According to the stats on the original link, there are over 25,000 identified secret ids/keys/tokens in the data. And it looks like that's just identifiable secrets, e.g. "Google API Keys" that I'm guessing are identifiable because they have a specific pattern, and may be missing other secrets that use less recognizable patterns.
I mean, sure, compared to the 478,876 Projects claimed on https://pypi.org/, that's a pretty small minority. On the other hand, I'd guess many Python packages don't use these particular services, or even need to connect to a remote service at all, so the area for this class of mistake should be smaller.
And mistakes do happen, but that's a pretty big thing to miss if you are knowingly publishing your code with the expectation other people will be reading it.
Thanks for that, I can definitely appreciate this perspective. I’d say it’s more akin to uploading photos to a shared public host like imgur rather than Facebook, but regardless I can see how someone’s expectations of who/what would use it might be different than mine.
Kinda like you say yourself, the service is probably the least interesting part.
It doesn't really matter whether its a public repository or if you use thing your friends shared only within their network. When it comes to what people expect and how they'll feel about breaking those expectations, the only difference is that a smaller network of generally like-minded people _may_ already be cool with it, or at least it's easier to ask.
I'm not even saying they're right to feel weird about it. Just that people are going to feel what they're going to feel, and doing something they didn't expect is a sure-fire way to get them to feel _something_.
Apart from being easy to analyze, why is Python so interesting?
It's a nice-to-play with language, very useful for researchers, but not practical for enterprise code.
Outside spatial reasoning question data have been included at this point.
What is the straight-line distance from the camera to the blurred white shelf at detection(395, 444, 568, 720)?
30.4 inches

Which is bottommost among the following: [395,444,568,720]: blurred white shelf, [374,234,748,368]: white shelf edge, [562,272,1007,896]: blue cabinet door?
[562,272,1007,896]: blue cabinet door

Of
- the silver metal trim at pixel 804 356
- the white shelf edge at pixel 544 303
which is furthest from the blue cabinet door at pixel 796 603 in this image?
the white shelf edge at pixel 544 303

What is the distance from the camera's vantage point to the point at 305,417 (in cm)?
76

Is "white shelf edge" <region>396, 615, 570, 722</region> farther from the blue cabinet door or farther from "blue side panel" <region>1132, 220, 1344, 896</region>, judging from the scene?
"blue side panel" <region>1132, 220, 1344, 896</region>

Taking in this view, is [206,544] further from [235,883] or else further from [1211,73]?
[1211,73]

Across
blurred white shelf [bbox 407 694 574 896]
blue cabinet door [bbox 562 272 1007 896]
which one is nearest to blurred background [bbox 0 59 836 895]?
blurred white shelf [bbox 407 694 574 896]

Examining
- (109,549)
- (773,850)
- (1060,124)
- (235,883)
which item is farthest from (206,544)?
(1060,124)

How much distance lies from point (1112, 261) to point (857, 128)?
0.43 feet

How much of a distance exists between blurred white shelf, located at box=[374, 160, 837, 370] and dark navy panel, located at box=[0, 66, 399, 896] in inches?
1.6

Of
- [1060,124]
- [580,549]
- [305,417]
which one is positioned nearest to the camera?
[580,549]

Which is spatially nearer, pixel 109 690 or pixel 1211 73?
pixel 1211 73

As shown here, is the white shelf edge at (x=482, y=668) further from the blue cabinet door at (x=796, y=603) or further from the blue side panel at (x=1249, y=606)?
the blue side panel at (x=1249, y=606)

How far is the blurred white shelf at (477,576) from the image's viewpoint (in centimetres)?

There are too many ways to do the same thing, not type safe, and I personally don't know many real python pros, the majority are just using python to play with.
Not all code is enterprise code. For the last 5 years of my professional career I use Python almost exclusively.
>There are too many ways to do the same thing, (...)
Fair, but that's a funny statement to make because Python from the start tried to have just one obvious solution for every problem. Maybe that's just what happens with languages over time.
>not type safe
Nitpick: Python is dynamically typed, but is actually quite type safe as used in practice (i.e. type errors are usually caught in runtime instead of silently doing the wrong thing). YMMV of course.
>and I personally don't know many real python pros, the majority are just using python to play with.
The beautiful thing about Python is that you don't have to be a pro to use it effectively :). And I think this may be a result of your professional bubble - for example I don't know any Java pros, but I have no doubts there are many.
This is one of the funniest things I've read all week.